La SCI s’était donné comme objet social l’acquisition, l’administration et l’exploitation par bail, location ou autrement, de tous les immeubles bâtis ou non bâtis, de toutes parts de sociétés civiles à prépondérance immobilière ou non, dont la société pourrait devenir propriétaire par voie d’acquisition, d’apport, d’échange ou autrement, et la propriété de biens meubles, d’actions, de titres de toutes parts sociales ou de toutes parts d’intérêts cotées ou non, cotées en bourse et plus généralement toutes opérations pouvant se rattacher directement ou indirectement à l’objet pourvu que ces opérations ne modifient pas le caractère civil de la société.

Cet objet social est usuel et il n’est pas établi que la société avait une activité habituelle d’achat et de revente de biens, serait propriétaire de plusieurs biens dont elle assurerait la gestion et l’entretien, aurait rénové ou restructuré elle-même l’immeuble vendu.

La simple mise en location du bien durant plusieurs années est insuffisante pour lui conférer la qualité de professionnel.

Par conséquent, la SCI n’est pas réputée avoir connaissance des vices affectant l’immeuble. Elle est donc, par principe, fondée à se prévaloir de la clause excluant la garantie des vices cachés.

CA Douai, 1re ch., 1re sect., 1er févr. 2024, n° 21/01622 : JurisData n° 2024-001099

Point de départ de l’action en responsabilité dans un investissement immobilier locatif

Dans une opération d’investissement locatif où le remboursement de l’emprunt est différé, le point de départ de la prescription de l’action en réponsabilité est différé au jour où le risque est avéré, soit au jour du début de remboursement de l’emprunt

L’article 2224 du code civil prévoit que les actions personnelles et mobilières se prescrivent par cinq ans à compter du jour où le titulaire d’un droit a connu ou aurait dû connaître les faits lui permettant de l’exercer.
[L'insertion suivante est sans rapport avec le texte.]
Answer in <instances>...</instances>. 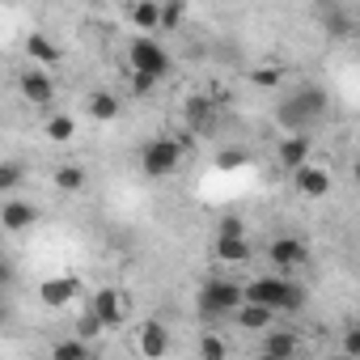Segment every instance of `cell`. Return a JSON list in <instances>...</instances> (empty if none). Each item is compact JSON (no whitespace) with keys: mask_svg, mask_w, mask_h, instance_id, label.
<instances>
[{"mask_svg":"<svg viewBox=\"0 0 360 360\" xmlns=\"http://www.w3.org/2000/svg\"><path fill=\"white\" fill-rule=\"evenodd\" d=\"M72 136H77V119H72V115H51V119H47V140L64 144V140H72Z\"/></svg>","mask_w":360,"mask_h":360,"instance_id":"cell-24","label":"cell"},{"mask_svg":"<svg viewBox=\"0 0 360 360\" xmlns=\"http://www.w3.org/2000/svg\"><path fill=\"white\" fill-rule=\"evenodd\" d=\"M102 330H106V326L98 322V314H94V309H85V318L77 322V335H81V339H94V335H102Z\"/></svg>","mask_w":360,"mask_h":360,"instance_id":"cell-28","label":"cell"},{"mask_svg":"<svg viewBox=\"0 0 360 360\" xmlns=\"http://www.w3.org/2000/svg\"><path fill=\"white\" fill-rule=\"evenodd\" d=\"M18 89H22V98H26L30 106H51V102H56V81H51L47 68H26V72L18 77Z\"/></svg>","mask_w":360,"mask_h":360,"instance_id":"cell-6","label":"cell"},{"mask_svg":"<svg viewBox=\"0 0 360 360\" xmlns=\"http://www.w3.org/2000/svg\"><path fill=\"white\" fill-rule=\"evenodd\" d=\"M26 178H30L26 161H18V157H5V161H0V195H13V191H22V187H26Z\"/></svg>","mask_w":360,"mask_h":360,"instance_id":"cell-16","label":"cell"},{"mask_svg":"<svg viewBox=\"0 0 360 360\" xmlns=\"http://www.w3.org/2000/svg\"><path fill=\"white\" fill-rule=\"evenodd\" d=\"M0 225H5L9 233H26V229H34V225H39V208H34L30 200L9 195L5 204H0Z\"/></svg>","mask_w":360,"mask_h":360,"instance_id":"cell-9","label":"cell"},{"mask_svg":"<svg viewBox=\"0 0 360 360\" xmlns=\"http://www.w3.org/2000/svg\"><path fill=\"white\" fill-rule=\"evenodd\" d=\"M221 233H246V221L242 217H225L221 221Z\"/></svg>","mask_w":360,"mask_h":360,"instance_id":"cell-31","label":"cell"},{"mask_svg":"<svg viewBox=\"0 0 360 360\" xmlns=\"http://www.w3.org/2000/svg\"><path fill=\"white\" fill-rule=\"evenodd\" d=\"M26 56H30L39 68H56L64 51H60V43H56V39H47V34H39V30H34V34L26 39Z\"/></svg>","mask_w":360,"mask_h":360,"instance_id":"cell-13","label":"cell"},{"mask_svg":"<svg viewBox=\"0 0 360 360\" xmlns=\"http://www.w3.org/2000/svg\"><path fill=\"white\" fill-rule=\"evenodd\" d=\"M89 5H106V0H89Z\"/></svg>","mask_w":360,"mask_h":360,"instance_id":"cell-33","label":"cell"},{"mask_svg":"<svg viewBox=\"0 0 360 360\" xmlns=\"http://www.w3.org/2000/svg\"><path fill=\"white\" fill-rule=\"evenodd\" d=\"M183 18H187L183 0H157V30H165V34L183 30Z\"/></svg>","mask_w":360,"mask_h":360,"instance_id":"cell-21","label":"cell"},{"mask_svg":"<svg viewBox=\"0 0 360 360\" xmlns=\"http://www.w3.org/2000/svg\"><path fill=\"white\" fill-rule=\"evenodd\" d=\"M127 64L136 68V72H153L157 81L169 72V51L157 43V34H140L131 47H127Z\"/></svg>","mask_w":360,"mask_h":360,"instance_id":"cell-5","label":"cell"},{"mask_svg":"<svg viewBox=\"0 0 360 360\" xmlns=\"http://www.w3.org/2000/svg\"><path fill=\"white\" fill-rule=\"evenodd\" d=\"M242 301H259L276 314H301L305 309V288L284 280V276H259V280L242 284Z\"/></svg>","mask_w":360,"mask_h":360,"instance_id":"cell-2","label":"cell"},{"mask_svg":"<svg viewBox=\"0 0 360 360\" xmlns=\"http://www.w3.org/2000/svg\"><path fill=\"white\" fill-rule=\"evenodd\" d=\"M217 165H221V169H242V165H246V148H221Z\"/></svg>","mask_w":360,"mask_h":360,"instance_id":"cell-27","label":"cell"},{"mask_svg":"<svg viewBox=\"0 0 360 360\" xmlns=\"http://www.w3.org/2000/svg\"><path fill=\"white\" fill-rule=\"evenodd\" d=\"M77 280H68V276H60V280H43L39 284V301L43 305H51V309H60V305H68L72 297H77Z\"/></svg>","mask_w":360,"mask_h":360,"instance_id":"cell-15","label":"cell"},{"mask_svg":"<svg viewBox=\"0 0 360 360\" xmlns=\"http://www.w3.org/2000/svg\"><path fill=\"white\" fill-rule=\"evenodd\" d=\"M85 183H89V174H85L81 165H72V161L56 165V191H64V195H77V191H85Z\"/></svg>","mask_w":360,"mask_h":360,"instance_id":"cell-20","label":"cell"},{"mask_svg":"<svg viewBox=\"0 0 360 360\" xmlns=\"http://www.w3.org/2000/svg\"><path fill=\"white\" fill-rule=\"evenodd\" d=\"M51 352H56V360H89L94 356V343L77 335V339H60Z\"/></svg>","mask_w":360,"mask_h":360,"instance_id":"cell-23","label":"cell"},{"mask_svg":"<svg viewBox=\"0 0 360 360\" xmlns=\"http://www.w3.org/2000/svg\"><path fill=\"white\" fill-rule=\"evenodd\" d=\"M225 352H229V343H225L221 335L208 330V335L200 339V356H204V360H225Z\"/></svg>","mask_w":360,"mask_h":360,"instance_id":"cell-25","label":"cell"},{"mask_svg":"<svg viewBox=\"0 0 360 360\" xmlns=\"http://www.w3.org/2000/svg\"><path fill=\"white\" fill-rule=\"evenodd\" d=\"M301 352V335L297 330H267L263 326V339H259V356L267 360H288Z\"/></svg>","mask_w":360,"mask_h":360,"instance_id":"cell-11","label":"cell"},{"mask_svg":"<svg viewBox=\"0 0 360 360\" xmlns=\"http://www.w3.org/2000/svg\"><path fill=\"white\" fill-rule=\"evenodd\" d=\"M89 309L98 314L102 326H123V318H127V297H123L119 288H98L94 301H89Z\"/></svg>","mask_w":360,"mask_h":360,"instance_id":"cell-8","label":"cell"},{"mask_svg":"<svg viewBox=\"0 0 360 360\" xmlns=\"http://www.w3.org/2000/svg\"><path fill=\"white\" fill-rule=\"evenodd\" d=\"M140 352H144V356H165V352H169V330H165L157 318L140 326Z\"/></svg>","mask_w":360,"mask_h":360,"instance_id":"cell-19","label":"cell"},{"mask_svg":"<svg viewBox=\"0 0 360 360\" xmlns=\"http://www.w3.org/2000/svg\"><path fill=\"white\" fill-rule=\"evenodd\" d=\"M326 115H330V98L322 85H301L276 106V119L284 131H314L326 123Z\"/></svg>","mask_w":360,"mask_h":360,"instance_id":"cell-1","label":"cell"},{"mask_svg":"<svg viewBox=\"0 0 360 360\" xmlns=\"http://www.w3.org/2000/svg\"><path fill=\"white\" fill-rule=\"evenodd\" d=\"M276 157H280V165H284V169L305 165V161H309V131H288V136L280 140Z\"/></svg>","mask_w":360,"mask_h":360,"instance_id":"cell-12","label":"cell"},{"mask_svg":"<svg viewBox=\"0 0 360 360\" xmlns=\"http://www.w3.org/2000/svg\"><path fill=\"white\" fill-rule=\"evenodd\" d=\"M343 352H347V356H360V330H356V326L343 330Z\"/></svg>","mask_w":360,"mask_h":360,"instance_id":"cell-30","label":"cell"},{"mask_svg":"<svg viewBox=\"0 0 360 360\" xmlns=\"http://www.w3.org/2000/svg\"><path fill=\"white\" fill-rule=\"evenodd\" d=\"M0 322H5V309H0Z\"/></svg>","mask_w":360,"mask_h":360,"instance_id":"cell-34","label":"cell"},{"mask_svg":"<svg viewBox=\"0 0 360 360\" xmlns=\"http://www.w3.org/2000/svg\"><path fill=\"white\" fill-rule=\"evenodd\" d=\"M85 110H89L94 123H110V119L119 115V98H115L110 89H94V94L85 98Z\"/></svg>","mask_w":360,"mask_h":360,"instance_id":"cell-17","label":"cell"},{"mask_svg":"<svg viewBox=\"0 0 360 360\" xmlns=\"http://www.w3.org/2000/svg\"><path fill=\"white\" fill-rule=\"evenodd\" d=\"M292 191H301L305 200H322L330 191V169H318V165H297L292 169Z\"/></svg>","mask_w":360,"mask_h":360,"instance_id":"cell-10","label":"cell"},{"mask_svg":"<svg viewBox=\"0 0 360 360\" xmlns=\"http://www.w3.org/2000/svg\"><path fill=\"white\" fill-rule=\"evenodd\" d=\"M131 26L140 34H157V0H136L131 5Z\"/></svg>","mask_w":360,"mask_h":360,"instance_id":"cell-22","label":"cell"},{"mask_svg":"<svg viewBox=\"0 0 360 360\" xmlns=\"http://www.w3.org/2000/svg\"><path fill=\"white\" fill-rule=\"evenodd\" d=\"M183 153H187V148L178 144V140H169V136L148 140V144L140 148V169H144L148 178H165V174H174V169H178Z\"/></svg>","mask_w":360,"mask_h":360,"instance_id":"cell-4","label":"cell"},{"mask_svg":"<svg viewBox=\"0 0 360 360\" xmlns=\"http://www.w3.org/2000/svg\"><path fill=\"white\" fill-rule=\"evenodd\" d=\"M153 89H157V77H153V72H136V68H131V94H136V98H148Z\"/></svg>","mask_w":360,"mask_h":360,"instance_id":"cell-26","label":"cell"},{"mask_svg":"<svg viewBox=\"0 0 360 360\" xmlns=\"http://www.w3.org/2000/svg\"><path fill=\"white\" fill-rule=\"evenodd\" d=\"M217 255H221L225 263H250L255 246H250L246 233H217Z\"/></svg>","mask_w":360,"mask_h":360,"instance_id":"cell-14","label":"cell"},{"mask_svg":"<svg viewBox=\"0 0 360 360\" xmlns=\"http://www.w3.org/2000/svg\"><path fill=\"white\" fill-rule=\"evenodd\" d=\"M233 318H238V326H246V330H263V326H271L276 309H267V305H259V301H242V305L233 309Z\"/></svg>","mask_w":360,"mask_h":360,"instance_id":"cell-18","label":"cell"},{"mask_svg":"<svg viewBox=\"0 0 360 360\" xmlns=\"http://www.w3.org/2000/svg\"><path fill=\"white\" fill-rule=\"evenodd\" d=\"M238 305H242V284H233V280H225V276L204 280V288H200V314H204L208 322L229 318Z\"/></svg>","mask_w":360,"mask_h":360,"instance_id":"cell-3","label":"cell"},{"mask_svg":"<svg viewBox=\"0 0 360 360\" xmlns=\"http://www.w3.org/2000/svg\"><path fill=\"white\" fill-rule=\"evenodd\" d=\"M267 259H271L276 271H292V267H305L309 263V250H305L301 238H276L267 246Z\"/></svg>","mask_w":360,"mask_h":360,"instance_id":"cell-7","label":"cell"},{"mask_svg":"<svg viewBox=\"0 0 360 360\" xmlns=\"http://www.w3.org/2000/svg\"><path fill=\"white\" fill-rule=\"evenodd\" d=\"M13 284V267H9V259H0V288H9Z\"/></svg>","mask_w":360,"mask_h":360,"instance_id":"cell-32","label":"cell"},{"mask_svg":"<svg viewBox=\"0 0 360 360\" xmlns=\"http://www.w3.org/2000/svg\"><path fill=\"white\" fill-rule=\"evenodd\" d=\"M280 81H284L280 68H255V85H259V89H276Z\"/></svg>","mask_w":360,"mask_h":360,"instance_id":"cell-29","label":"cell"}]
</instances>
Pour déclarer irrecevable l’action des acquéreurs, l’arrêt retient que le point de départ de la prescription se situe au jour où le titulaire du droit a connu ou aurait dû connaître les faits lui permettant de l’exercer, que les acquéreurs invoquent des manquements au devoir d’information et de conseil par transmission d’informations erronées sur la valeur de l’appartement vendu, que la valeur du bien immobilier que l’on envisage d’acquérir est un élément accessible et connu au jour de l’acquisition.

La cour de cassation censure et décide que dans une opération d’investissement immobilier locatif avec défiscalisation comportant un emprunt dont le remboursement du capital était différé à dix ans, le point de départ de l’action en responsabilité engagée par l’acquéreur contre des professionnels pour manquement à leurs obligations respectives d’information, de conseil, ou de mise en garde, est le jour où le risque s’est réalisé, soit celui où l’acquéreur a appris qu’il serait dans l’impossibilité de revendre le bien à un prix lui permettant de rembourser le capital emprunté.